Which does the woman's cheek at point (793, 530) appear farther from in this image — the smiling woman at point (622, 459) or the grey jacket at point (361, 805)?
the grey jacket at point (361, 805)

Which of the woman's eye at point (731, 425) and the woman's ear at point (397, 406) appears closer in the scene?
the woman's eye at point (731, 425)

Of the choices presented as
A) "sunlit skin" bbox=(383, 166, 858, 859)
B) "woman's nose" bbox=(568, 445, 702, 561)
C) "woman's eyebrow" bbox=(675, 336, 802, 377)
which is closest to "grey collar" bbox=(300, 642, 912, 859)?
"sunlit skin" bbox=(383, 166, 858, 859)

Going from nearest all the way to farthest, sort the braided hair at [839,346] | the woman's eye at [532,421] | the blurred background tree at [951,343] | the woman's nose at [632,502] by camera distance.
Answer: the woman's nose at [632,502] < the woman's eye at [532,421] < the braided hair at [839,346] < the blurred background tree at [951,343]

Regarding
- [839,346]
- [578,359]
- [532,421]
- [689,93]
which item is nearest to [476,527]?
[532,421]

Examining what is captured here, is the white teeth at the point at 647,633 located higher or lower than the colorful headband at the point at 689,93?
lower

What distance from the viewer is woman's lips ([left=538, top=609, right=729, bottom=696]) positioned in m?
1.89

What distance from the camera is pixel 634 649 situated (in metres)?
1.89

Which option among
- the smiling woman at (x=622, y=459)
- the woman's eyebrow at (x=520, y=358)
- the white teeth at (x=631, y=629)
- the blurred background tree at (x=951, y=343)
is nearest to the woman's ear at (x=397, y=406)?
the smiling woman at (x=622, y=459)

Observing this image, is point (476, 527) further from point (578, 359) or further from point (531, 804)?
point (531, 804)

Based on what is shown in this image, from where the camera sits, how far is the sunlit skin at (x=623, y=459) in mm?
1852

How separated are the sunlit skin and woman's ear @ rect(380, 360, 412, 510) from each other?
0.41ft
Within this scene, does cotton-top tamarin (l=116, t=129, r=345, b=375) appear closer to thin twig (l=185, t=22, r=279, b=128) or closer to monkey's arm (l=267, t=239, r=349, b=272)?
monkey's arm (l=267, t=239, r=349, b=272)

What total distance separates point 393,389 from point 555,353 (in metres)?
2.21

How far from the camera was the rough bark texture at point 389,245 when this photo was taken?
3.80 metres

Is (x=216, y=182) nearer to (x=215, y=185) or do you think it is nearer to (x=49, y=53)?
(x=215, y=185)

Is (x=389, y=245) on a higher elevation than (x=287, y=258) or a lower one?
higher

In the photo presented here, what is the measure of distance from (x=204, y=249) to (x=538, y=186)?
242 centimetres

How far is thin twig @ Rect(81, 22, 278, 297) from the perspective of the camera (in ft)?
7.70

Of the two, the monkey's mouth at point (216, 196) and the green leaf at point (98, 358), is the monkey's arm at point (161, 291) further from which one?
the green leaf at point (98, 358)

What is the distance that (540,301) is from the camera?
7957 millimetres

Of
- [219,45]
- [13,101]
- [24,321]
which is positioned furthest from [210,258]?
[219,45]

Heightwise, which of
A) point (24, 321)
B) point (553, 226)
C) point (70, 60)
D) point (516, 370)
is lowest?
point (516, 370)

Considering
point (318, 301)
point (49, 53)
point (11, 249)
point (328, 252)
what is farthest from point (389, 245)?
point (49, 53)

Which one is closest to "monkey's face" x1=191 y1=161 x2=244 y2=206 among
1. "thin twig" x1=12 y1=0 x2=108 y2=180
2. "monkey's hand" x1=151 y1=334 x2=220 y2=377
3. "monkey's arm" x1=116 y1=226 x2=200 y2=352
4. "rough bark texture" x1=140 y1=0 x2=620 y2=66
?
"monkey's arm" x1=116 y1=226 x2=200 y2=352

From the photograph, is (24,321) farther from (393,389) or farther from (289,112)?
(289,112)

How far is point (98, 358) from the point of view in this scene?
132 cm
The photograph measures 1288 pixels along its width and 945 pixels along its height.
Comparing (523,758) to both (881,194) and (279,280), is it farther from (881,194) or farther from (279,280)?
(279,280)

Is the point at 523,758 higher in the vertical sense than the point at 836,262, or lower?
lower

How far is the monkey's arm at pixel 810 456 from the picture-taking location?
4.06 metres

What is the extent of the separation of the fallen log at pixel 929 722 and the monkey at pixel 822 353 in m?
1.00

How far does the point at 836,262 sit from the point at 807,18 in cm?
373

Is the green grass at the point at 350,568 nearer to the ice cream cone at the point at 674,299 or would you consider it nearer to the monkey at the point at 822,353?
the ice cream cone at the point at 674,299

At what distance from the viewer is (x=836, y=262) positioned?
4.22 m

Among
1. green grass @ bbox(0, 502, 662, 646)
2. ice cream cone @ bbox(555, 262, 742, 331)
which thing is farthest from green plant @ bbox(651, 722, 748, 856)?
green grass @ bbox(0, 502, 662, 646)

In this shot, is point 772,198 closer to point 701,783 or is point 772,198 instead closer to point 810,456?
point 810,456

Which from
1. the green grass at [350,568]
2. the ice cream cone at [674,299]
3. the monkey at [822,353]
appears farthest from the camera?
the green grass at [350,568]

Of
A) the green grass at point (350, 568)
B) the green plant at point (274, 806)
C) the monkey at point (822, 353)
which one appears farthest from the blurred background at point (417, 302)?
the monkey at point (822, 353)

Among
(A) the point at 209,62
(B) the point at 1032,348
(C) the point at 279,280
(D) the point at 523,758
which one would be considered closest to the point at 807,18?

## REQUIRED WORK:
Write out all of the records once more, exactly.

## SOLUTION TO THIS TASK:
Which does the woman's cheek at point (793, 530) appear farther from in this image — the smiling woman at point (622, 459) or the grey jacket at point (361, 805)?
the grey jacket at point (361, 805)

Which of the woman's eye at point (731, 425) and the woman's ear at point (397, 406) appears closer in the scene?
the woman's eye at point (731, 425)

Of the choices presented as
A) "sunlit skin" bbox=(383, 166, 858, 859)
B) "woman's nose" bbox=(568, 445, 702, 561)
C) "woman's eyebrow" bbox=(675, 336, 802, 377)
which is closest to "grey collar" bbox=(300, 642, 912, 859)?
"sunlit skin" bbox=(383, 166, 858, 859)

Going from nearest all the way to farthest, sort the braided hair at [839,346] | the woman's eye at [532,421] | the blurred background tree at [951,343] | the woman's nose at [632,502] by camera distance.
Answer: the woman's nose at [632,502] < the woman's eye at [532,421] < the braided hair at [839,346] < the blurred background tree at [951,343]

Regarding
- [839,346]
- [578,359]
- [532,421]
- [689,93]
which item is nearest to [476,527]?
[532,421]

Examining what is captured here, is the white teeth at the point at 647,633 located higher or lower than the colorful headband at the point at 689,93?
lower

What distance from the viewer is woman's lips ([left=538, top=609, right=729, bottom=696]) positioned in m?
1.89

What distance from the camera is pixel 634 649 situated (in metres)?
1.89

Which option among
- the smiling woman at (x=622, y=459)
- the woman's eyebrow at (x=520, y=358)
- the white teeth at (x=631, y=629)
- the blurred background tree at (x=951, y=343)
is nearest to the woman's ear at (x=397, y=406)?
the smiling woman at (x=622, y=459)

Observing this image, is point (476, 527) further from point (578, 359) or further from point (531, 804)?
point (531, 804)

Based on what is shown in this image, from where the camera sits, how far is the sunlit skin at (x=623, y=459) in mm?
1852

How separated are the sunlit skin and woman's ear @ rect(380, 360, 412, 510) from each other?
0.41ft
Within this scene, does cotton-top tamarin (l=116, t=129, r=345, b=375) appear closer to thin twig (l=185, t=22, r=279, b=128) or closer to monkey's arm (l=267, t=239, r=349, b=272)?
monkey's arm (l=267, t=239, r=349, b=272)

What total distance separates point 393,389 from point 555,353 (in metres)?
2.21

How far from the camera was the rough bark texture at point 389,245 when this photo was taken?
3.80 metres

Is (x=216, y=182) nearer to (x=215, y=185) or do you think it is nearer to (x=49, y=53)?
(x=215, y=185)

Is (x=389, y=245) on a higher elevation than (x=287, y=258) or a lower one?
higher

In the photo presented here, what is the measure of distance from (x=204, y=249) to (x=538, y=186)?
242 centimetres

How far is thin twig @ Rect(81, 22, 278, 297) from the perspective of the camera (in ft)?
7.70

Of the two, the monkey's mouth at point (216, 196) and the green leaf at point (98, 358), is the monkey's arm at point (161, 291) further from which one?
the green leaf at point (98, 358)

What is the distance that (540,301) is from the camera?
7957 millimetres

Of
- [219,45]
- [13,101]
- [24,321]
which is positioned furthest from [210,258]?
[219,45]

Heightwise, which of
A) point (24, 321)
B) point (553, 226)
C) point (70, 60)
D) point (516, 370)
is lowest?
point (516, 370)

Considering
point (318, 301)
point (49, 53)
point (11, 249)
point (328, 252)
what is farthest from point (389, 245)?
point (49, 53)

Which one is closest to "monkey's face" x1=191 y1=161 x2=244 y2=206 among
1. "thin twig" x1=12 y1=0 x2=108 y2=180
2. "monkey's hand" x1=151 y1=334 x2=220 y2=377
3. "monkey's arm" x1=116 y1=226 x2=200 y2=352
4. "rough bark texture" x1=140 y1=0 x2=620 y2=66
?
"monkey's arm" x1=116 y1=226 x2=200 y2=352

From the photograph, is (24,321) farther from (393,389) or farther from (289,112)?
(289,112)

How far is point (98, 358) from the point of view in this scene?
132 cm
The photograph measures 1288 pixels along its width and 945 pixels along its height.
Comparing (523,758) to both (881,194) and (279,280), is it farther from (881,194) or farther from (279,280)?
(279,280)

Is the point at 523,758 higher in the vertical sense than the point at 836,262, or lower?
lower

How far is the monkey's arm at pixel 810 456 from the picture-taking location?
4.06 metres

What is the extent of the separation of the fallen log at pixel 929 722 and the monkey at pixel 822 353 in m?
1.00

How far does the point at 836,262 sit from the point at 807,18 in cm?
373

Is the green grass at the point at 350,568 nearer to the ice cream cone at the point at 674,299 or would you consider it nearer to the monkey at the point at 822,353?
the ice cream cone at the point at 674,299

At what distance from the viewer is (x=836, y=262) positioned?
4.22 m

Among
1. green grass @ bbox(0, 502, 662, 646)
2. ice cream cone @ bbox(555, 262, 742, 331)
which thing is farthest from green plant @ bbox(651, 722, 748, 856)?
green grass @ bbox(0, 502, 662, 646)

In this shot, is point 772,198 closer to point 701,783 or is point 772,198 instead closer to point 810,456?
point 810,456

Which from
1. the green grass at [350,568]
2. the ice cream cone at [674,299]
3. the monkey at [822,353]
appears farthest from the camera?
the green grass at [350,568]

Of
A) the green grass at point (350, 568)
B) the green plant at point (274, 806)
C) the monkey at point (822, 353)
which one appears farthest from the blurred background at point (417, 302)?
the monkey at point (822, 353)

Among
(A) the point at 209,62
(B) the point at 1032,348
(C) the point at 279,280
(D) the point at 523,758
which one would be considered closest to the point at 807,18?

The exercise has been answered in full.